A simple example for a virtualized list of strings would look like:

-- ...
renderer = UltimateList.Renderers.byState(function(item: string)
return React.createElement("TextLabel", {
-- UltimateList puts your item in a frame matching
-- your specified size and position.
Size = UDim2.fromScale(1, 1),
Text = item,
})
end)

...but this can of course get more complicated, with things like dynamic children and hooks:

-- Example of component that takes full advantage of state
local function MyComplicatedComponent(props: {
player: Player,
})
local inventory = useInventory(props.player)
local inventoryItems = {}

for _, item in inventory do
inventoryItems[item.key] = React.createElement(InventoryItem, {
item = item,
})
end

return React.createElement(PlayerCard, {
name = name,
}, inventoryItems)
end

-- ...
renderer = UltimateList.Renderers.byState(function(item: Player)
return React.createElement(MyComplicatedComponent, {
player = item,
})
end)

Bindings

If you can represent the data of your item entirely through properties, then you can opt instead to use UltimateList.Renderers.byBinding, which will provide a binding to the item.
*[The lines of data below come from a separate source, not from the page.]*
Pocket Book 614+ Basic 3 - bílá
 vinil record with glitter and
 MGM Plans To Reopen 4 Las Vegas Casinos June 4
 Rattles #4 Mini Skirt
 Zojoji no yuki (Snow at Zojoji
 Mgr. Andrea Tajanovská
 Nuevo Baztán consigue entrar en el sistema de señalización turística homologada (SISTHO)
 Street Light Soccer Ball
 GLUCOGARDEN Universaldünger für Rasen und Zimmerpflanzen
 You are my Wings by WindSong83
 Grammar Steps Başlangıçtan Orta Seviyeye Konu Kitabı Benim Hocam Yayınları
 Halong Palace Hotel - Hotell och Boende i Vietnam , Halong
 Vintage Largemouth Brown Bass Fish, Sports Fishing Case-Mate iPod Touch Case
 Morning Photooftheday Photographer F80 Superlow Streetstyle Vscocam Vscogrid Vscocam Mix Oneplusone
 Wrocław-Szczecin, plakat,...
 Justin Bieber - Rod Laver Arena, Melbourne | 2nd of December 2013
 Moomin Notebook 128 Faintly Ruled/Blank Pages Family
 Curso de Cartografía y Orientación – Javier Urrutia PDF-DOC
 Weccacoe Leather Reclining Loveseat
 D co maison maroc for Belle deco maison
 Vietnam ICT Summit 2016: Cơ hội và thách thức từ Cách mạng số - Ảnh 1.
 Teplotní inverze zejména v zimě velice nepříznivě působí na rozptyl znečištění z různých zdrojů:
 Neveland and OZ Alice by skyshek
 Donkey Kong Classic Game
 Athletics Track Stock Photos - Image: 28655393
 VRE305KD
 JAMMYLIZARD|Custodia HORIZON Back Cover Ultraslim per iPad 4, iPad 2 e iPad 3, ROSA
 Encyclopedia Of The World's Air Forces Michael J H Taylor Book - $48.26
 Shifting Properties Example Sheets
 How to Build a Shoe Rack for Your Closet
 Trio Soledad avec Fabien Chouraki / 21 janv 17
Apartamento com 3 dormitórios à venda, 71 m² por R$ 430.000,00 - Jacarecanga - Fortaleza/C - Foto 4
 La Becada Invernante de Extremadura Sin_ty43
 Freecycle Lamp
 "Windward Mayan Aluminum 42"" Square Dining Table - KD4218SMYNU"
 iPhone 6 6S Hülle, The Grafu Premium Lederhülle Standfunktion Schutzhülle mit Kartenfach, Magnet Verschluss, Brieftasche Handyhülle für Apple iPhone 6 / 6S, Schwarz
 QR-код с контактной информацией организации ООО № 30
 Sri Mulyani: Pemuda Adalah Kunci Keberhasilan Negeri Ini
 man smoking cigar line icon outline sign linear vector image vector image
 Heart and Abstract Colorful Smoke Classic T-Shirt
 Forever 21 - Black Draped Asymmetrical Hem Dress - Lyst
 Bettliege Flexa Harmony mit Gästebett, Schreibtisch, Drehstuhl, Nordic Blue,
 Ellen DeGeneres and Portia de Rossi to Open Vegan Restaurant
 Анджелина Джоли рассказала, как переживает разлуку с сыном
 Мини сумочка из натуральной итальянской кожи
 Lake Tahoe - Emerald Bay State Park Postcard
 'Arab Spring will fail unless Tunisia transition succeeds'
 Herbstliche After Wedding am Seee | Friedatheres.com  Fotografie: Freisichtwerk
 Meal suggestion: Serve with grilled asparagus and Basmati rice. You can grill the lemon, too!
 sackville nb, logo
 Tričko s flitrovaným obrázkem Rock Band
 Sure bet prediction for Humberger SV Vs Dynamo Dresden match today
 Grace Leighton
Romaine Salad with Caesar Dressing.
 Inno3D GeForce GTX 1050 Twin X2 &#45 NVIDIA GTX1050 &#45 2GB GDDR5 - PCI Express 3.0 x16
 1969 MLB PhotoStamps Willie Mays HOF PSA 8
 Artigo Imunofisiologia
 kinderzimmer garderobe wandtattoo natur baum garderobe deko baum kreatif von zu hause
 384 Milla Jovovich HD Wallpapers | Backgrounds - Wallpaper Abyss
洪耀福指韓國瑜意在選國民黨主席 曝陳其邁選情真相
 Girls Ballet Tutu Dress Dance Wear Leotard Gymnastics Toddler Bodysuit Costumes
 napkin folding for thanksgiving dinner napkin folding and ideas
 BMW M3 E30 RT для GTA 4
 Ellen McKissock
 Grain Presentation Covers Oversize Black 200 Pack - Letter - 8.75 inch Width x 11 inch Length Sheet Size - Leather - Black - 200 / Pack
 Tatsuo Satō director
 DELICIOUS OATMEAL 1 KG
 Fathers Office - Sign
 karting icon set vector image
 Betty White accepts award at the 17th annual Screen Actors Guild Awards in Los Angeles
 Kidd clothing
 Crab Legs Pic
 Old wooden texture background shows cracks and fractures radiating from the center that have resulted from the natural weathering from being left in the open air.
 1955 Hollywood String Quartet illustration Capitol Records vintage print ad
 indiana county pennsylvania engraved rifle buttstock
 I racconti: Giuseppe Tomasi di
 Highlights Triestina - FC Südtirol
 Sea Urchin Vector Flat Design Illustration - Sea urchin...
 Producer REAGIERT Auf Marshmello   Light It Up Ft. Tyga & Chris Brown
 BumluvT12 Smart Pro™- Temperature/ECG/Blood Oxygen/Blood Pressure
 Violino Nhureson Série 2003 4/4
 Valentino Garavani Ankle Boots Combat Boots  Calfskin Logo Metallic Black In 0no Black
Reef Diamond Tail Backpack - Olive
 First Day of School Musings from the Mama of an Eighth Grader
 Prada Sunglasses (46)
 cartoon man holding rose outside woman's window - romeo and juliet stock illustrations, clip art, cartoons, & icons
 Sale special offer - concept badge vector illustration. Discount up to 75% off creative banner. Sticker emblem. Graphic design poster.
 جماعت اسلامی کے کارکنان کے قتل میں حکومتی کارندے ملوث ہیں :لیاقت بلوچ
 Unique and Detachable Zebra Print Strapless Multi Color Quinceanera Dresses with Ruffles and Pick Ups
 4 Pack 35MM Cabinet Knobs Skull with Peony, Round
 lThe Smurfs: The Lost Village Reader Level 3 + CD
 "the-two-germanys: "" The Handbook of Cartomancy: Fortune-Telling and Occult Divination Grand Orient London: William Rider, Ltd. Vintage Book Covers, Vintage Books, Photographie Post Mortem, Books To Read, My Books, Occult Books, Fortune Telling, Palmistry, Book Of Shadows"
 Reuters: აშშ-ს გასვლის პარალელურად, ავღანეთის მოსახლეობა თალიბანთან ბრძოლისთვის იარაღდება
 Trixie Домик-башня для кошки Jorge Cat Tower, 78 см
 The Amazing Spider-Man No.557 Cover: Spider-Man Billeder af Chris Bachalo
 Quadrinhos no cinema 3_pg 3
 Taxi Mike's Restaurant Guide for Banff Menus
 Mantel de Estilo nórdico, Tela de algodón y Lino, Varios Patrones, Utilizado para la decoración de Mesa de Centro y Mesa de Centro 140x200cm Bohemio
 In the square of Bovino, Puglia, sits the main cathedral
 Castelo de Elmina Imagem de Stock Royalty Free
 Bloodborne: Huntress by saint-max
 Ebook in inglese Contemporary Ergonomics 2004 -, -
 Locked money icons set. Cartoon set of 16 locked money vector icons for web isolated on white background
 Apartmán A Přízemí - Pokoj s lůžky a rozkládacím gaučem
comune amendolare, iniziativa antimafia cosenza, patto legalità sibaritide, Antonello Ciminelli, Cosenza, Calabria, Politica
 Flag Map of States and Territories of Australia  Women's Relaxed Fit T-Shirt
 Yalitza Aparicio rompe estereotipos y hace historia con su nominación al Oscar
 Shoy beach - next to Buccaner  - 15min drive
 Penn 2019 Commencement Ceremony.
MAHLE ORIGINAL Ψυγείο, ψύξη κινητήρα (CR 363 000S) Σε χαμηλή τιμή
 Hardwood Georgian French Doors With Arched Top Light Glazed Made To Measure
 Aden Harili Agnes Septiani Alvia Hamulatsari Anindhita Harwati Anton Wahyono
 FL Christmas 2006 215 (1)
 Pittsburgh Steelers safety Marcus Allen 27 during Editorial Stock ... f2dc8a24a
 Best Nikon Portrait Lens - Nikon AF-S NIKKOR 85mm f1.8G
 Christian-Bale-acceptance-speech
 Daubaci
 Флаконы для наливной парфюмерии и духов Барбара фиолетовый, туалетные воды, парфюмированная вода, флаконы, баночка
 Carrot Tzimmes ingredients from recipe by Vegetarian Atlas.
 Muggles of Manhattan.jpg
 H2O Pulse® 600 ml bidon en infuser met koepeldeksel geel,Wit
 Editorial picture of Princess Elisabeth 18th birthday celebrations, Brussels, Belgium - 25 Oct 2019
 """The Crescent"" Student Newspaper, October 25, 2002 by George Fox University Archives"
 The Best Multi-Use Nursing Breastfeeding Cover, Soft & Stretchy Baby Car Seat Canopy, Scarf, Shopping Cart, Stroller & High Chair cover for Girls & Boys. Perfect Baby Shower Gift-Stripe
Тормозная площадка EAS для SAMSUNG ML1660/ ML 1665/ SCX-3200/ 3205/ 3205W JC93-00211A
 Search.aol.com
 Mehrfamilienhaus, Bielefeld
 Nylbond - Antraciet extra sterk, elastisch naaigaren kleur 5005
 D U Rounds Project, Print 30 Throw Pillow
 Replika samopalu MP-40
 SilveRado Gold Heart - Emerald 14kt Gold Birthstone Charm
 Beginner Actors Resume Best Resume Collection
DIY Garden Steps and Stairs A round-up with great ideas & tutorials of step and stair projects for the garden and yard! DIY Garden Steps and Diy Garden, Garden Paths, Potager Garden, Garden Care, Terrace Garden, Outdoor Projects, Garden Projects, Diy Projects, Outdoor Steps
For example, a player list might only need to represent the player's name as text, and thus can use:

renderer = UltimateList.Renderers.byBinding(function(playerBinding: React.Binding<Player?>)
return React.createElement("TextLabel", {
Size = UDim2.fromScale(1, 1),

Text = playerBinding:map(function(player: Player?)
return if player then player.DisplayName else ""
end),
})
end)

UltimateList will render as many of these elements as it thinks it will need (e.g. if your dimensions are a consistent height, then it will create as many of those as will fit in the height). It will then avoid any re-renders until it has to, such as when it realizes it doesn't have enough elements to render. That is why the binding returns T?--you must be able to represent an as-of-yet unused rendered item. It doesn't matter what you do with that, the container its in will be invisible no matter what, you just have to make sure you don't error.

What should I choose?

Which renderer to choose depends on your use case. byState is significantly more flexible and will work with any kind of element, byBinding is more performant due to not triggering any React re-renders during scroll, but will not work for everything. Even when bindings do work, very complicated UIs will have significantly more complicated code and need to use more trickery than elements using state.